あまりもめずに円満に(穏便に)離婚したいという方にとって、財産分与は難関だったりします。なぜなら、養育費や面会交流は「子どもの幸せ」という視点で、同じ方向を向いて話し合う余地がありますが、財産分与は、純粋に金額について協議しなければいけないので、対立しがちだからです。

以下では、もめないための財産分与のコツをお伝えします。

財産分与でもめないための下準備

財産分与の意味を理解する

当たり前のようで大切なのが、財産分与の法的意味合いを正しく理解した上で協議を行うことです。そうすることで、不要な遠慮や過度な要求が原因で協議が紛糾することを避けることができます。

夫婦で協力して得た財産が対象

財産分与は、夫婦が婚姻期間中に働いて得たお金やそのお金で買ったものなどが対象になるわけですが、親の相続や生前贈与、独新字体の預貯金などは対象になりません。つまりは、「夫婦で協力して得た」ことが必要です。

自分が働けたのは相手のおかげ

妻が家庭を守っていたからこそ夫が外で働けたと考えますので、夫の名義の通帳に入っている夫の給料も夫婦の共有財産ということになります。

ついつい、「自分が大変な思いをして働いたお金を半分取られるなんてとんでもない」と思ってしまいがちですが、そのメンタリティがもめるもとです。

逆に、「私が稼いだわけではないから、半分欲しいというのは強欲かしら」と遠慮をする必要もありません。

半分以上を求めるのは簡単ではない

自分の方が将来の不安もあるし、子育てという負荷もかかる。そのため、半分以上の財産分与を求めたいと主張する妻がいます。しかし、夫婦の共有財産は、お互いの頑張りによって得られたものであって、そう簡単に多くもらえるものではありません。

分与対象の財産を確定させる

どの時点での財産を対象とするのか合意する

離婚時に分与の対象となる財産は、婚姻から別居(別居せずに離婚する場合は離婚)までに夫婦で得た金銭やその金銭で購入したものです。

しかし、夫婦の不和による別居をいつにするのか、もしくは同居のまま離婚する場合はどの時点の財産を基準にするのか、二人で話し合って決めておきましょう。

財産目録表を作成する

財産分与の対象となる財産は、最初の段階で明確にしておきましょう。後から「これもあった」「あれもあるのでは」と出てきてしまっては、せっかく決めた分与が不平等になったしまったり、「後出しじゃんけんで色々と請求される」といった感覚を持たれてしまうことがあるからです。
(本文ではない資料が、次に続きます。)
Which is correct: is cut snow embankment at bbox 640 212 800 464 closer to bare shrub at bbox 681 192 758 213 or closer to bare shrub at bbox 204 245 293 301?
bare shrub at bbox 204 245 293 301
まずは、財産目録表を作成し、抜けがないかどうか、夫婦でしっかりと確認しましょう。

疑問は解消する

財産の裏付け資料を求める

財産目録表を作成し、お互いの財産の内容を把握したところで、裏付け(証拠)となる資料を求めるかどうか、といった問題があります。婚姻生活中からお互いの財産をしっかり把握できていれば問題はないのですが、大概はそうではなく、相手が開示した財産額に「本当かな」と疑問をもつはずです。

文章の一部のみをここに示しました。